***** TEXTO PROPORCIONADO *****
— ¿Cuántas películas van a ver?

—17.

— ¿Pero no te vas 5 días?

—Sí.

—Estás loca.

17 films, 5 días, 4 amigos y un festival que en su edición número 39, le tocó luchar por su supervivencia. Lo logró. Por más de enfrentarse a una gran pérdida de presupuesto, cambios en cargos directivos, protesta de directores del cine nacional, un catálogo acotado y hasta un festival cinematográfico paralelo; el Festival Internacional de Cine de Mar del Plata, no solo abrió las puertas de sus cuatro sedes del 21 de noviembre al 1 de diciembre, sino que logró mantener una cartelera llena de estrenos magistrales, experimentales, invitados de lujo —como Jason Reitman, Paz Vega y Pablo Hellman— y algunas funciones con entradas agotadas.
***** ENTRADAS PROPORCIONADAS *****
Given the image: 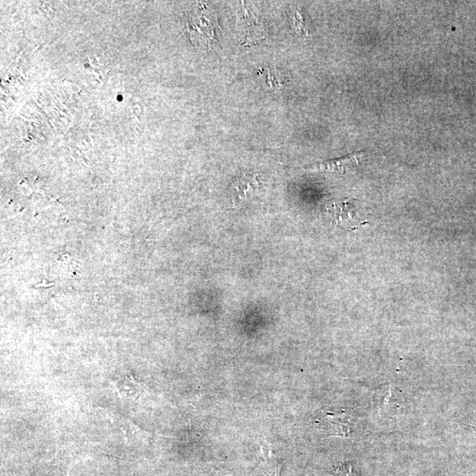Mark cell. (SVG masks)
Here are the masks:
<instances>
[{
	"instance_id": "cell-1",
	"label": "cell",
	"mask_w": 476,
	"mask_h": 476,
	"mask_svg": "<svg viewBox=\"0 0 476 476\" xmlns=\"http://www.w3.org/2000/svg\"><path fill=\"white\" fill-rule=\"evenodd\" d=\"M260 180L257 175L245 174L234 182L232 185L233 202L238 204L247 199L255 191L260 189Z\"/></svg>"
},
{
	"instance_id": "cell-2",
	"label": "cell",
	"mask_w": 476,
	"mask_h": 476,
	"mask_svg": "<svg viewBox=\"0 0 476 476\" xmlns=\"http://www.w3.org/2000/svg\"><path fill=\"white\" fill-rule=\"evenodd\" d=\"M365 155V152H357L354 153V154L344 156L343 158L319 162V164L312 165V167L315 169H318V171H336L343 174L344 173L345 171H346L347 168H350L353 165L359 164L361 162V160H362Z\"/></svg>"
},
{
	"instance_id": "cell-3",
	"label": "cell",
	"mask_w": 476,
	"mask_h": 476,
	"mask_svg": "<svg viewBox=\"0 0 476 476\" xmlns=\"http://www.w3.org/2000/svg\"><path fill=\"white\" fill-rule=\"evenodd\" d=\"M374 405L379 415H388L399 408L391 384L382 386L374 395Z\"/></svg>"
},
{
	"instance_id": "cell-4",
	"label": "cell",
	"mask_w": 476,
	"mask_h": 476,
	"mask_svg": "<svg viewBox=\"0 0 476 476\" xmlns=\"http://www.w3.org/2000/svg\"><path fill=\"white\" fill-rule=\"evenodd\" d=\"M352 207V204L345 200L334 204V219L337 225H343V222H348V226L356 225V216H351V213L354 215L353 210H351Z\"/></svg>"
},
{
	"instance_id": "cell-5",
	"label": "cell",
	"mask_w": 476,
	"mask_h": 476,
	"mask_svg": "<svg viewBox=\"0 0 476 476\" xmlns=\"http://www.w3.org/2000/svg\"><path fill=\"white\" fill-rule=\"evenodd\" d=\"M289 15L294 30L296 33L299 35L306 34L305 27H303L302 14L299 9L296 6L290 9Z\"/></svg>"
},
{
	"instance_id": "cell-6",
	"label": "cell",
	"mask_w": 476,
	"mask_h": 476,
	"mask_svg": "<svg viewBox=\"0 0 476 476\" xmlns=\"http://www.w3.org/2000/svg\"><path fill=\"white\" fill-rule=\"evenodd\" d=\"M266 83L268 87L276 89L282 87L283 79L280 73L274 71V70H269L267 73Z\"/></svg>"
},
{
	"instance_id": "cell-7",
	"label": "cell",
	"mask_w": 476,
	"mask_h": 476,
	"mask_svg": "<svg viewBox=\"0 0 476 476\" xmlns=\"http://www.w3.org/2000/svg\"><path fill=\"white\" fill-rule=\"evenodd\" d=\"M265 474L267 476H280V465L276 462L267 463L264 468Z\"/></svg>"
},
{
	"instance_id": "cell-8",
	"label": "cell",
	"mask_w": 476,
	"mask_h": 476,
	"mask_svg": "<svg viewBox=\"0 0 476 476\" xmlns=\"http://www.w3.org/2000/svg\"><path fill=\"white\" fill-rule=\"evenodd\" d=\"M474 430L476 431V428H474Z\"/></svg>"
}]
</instances>
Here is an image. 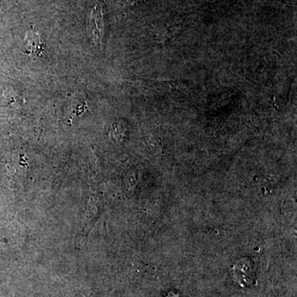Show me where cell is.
I'll return each mask as SVG.
<instances>
[{"instance_id": "6da1fadb", "label": "cell", "mask_w": 297, "mask_h": 297, "mask_svg": "<svg viewBox=\"0 0 297 297\" xmlns=\"http://www.w3.org/2000/svg\"><path fill=\"white\" fill-rule=\"evenodd\" d=\"M91 37L96 45H101L104 40V23L102 7L96 6L91 13L89 21Z\"/></svg>"}, {"instance_id": "7a4b0ae2", "label": "cell", "mask_w": 297, "mask_h": 297, "mask_svg": "<svg viewBox=\"0 0 297 297\" xmlns=\"http://www.w3.org/2000/svg\"><path fill=\"white\" fill-rule=\"evenodd\" d=\"M26 45L28 48V51L30 52H37L40 51L41 45H40V36L35 32H29L26 36Z\"/></svg>"}]
</instances>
*****
* _REQUISITOS_
Responde estas preguntas a partir del texto sobre el Festival Internacional de Cine de Mar del Plata:
1. En el diálogo inicial, ¿cuántas películas se van a ver?
2. ¿Qué número de edición celebraba el festival?
3. ¿Entre qué fechas abrió el festival las puertas de sus sedes?

* _SOLUCIÓN ESCRITA_
1. Se van a ver 17 películas.
2. El festival celebraba su edición número 39.
3. El festival abrió sus sedes del 21 de noviembre al 1 de diciembre.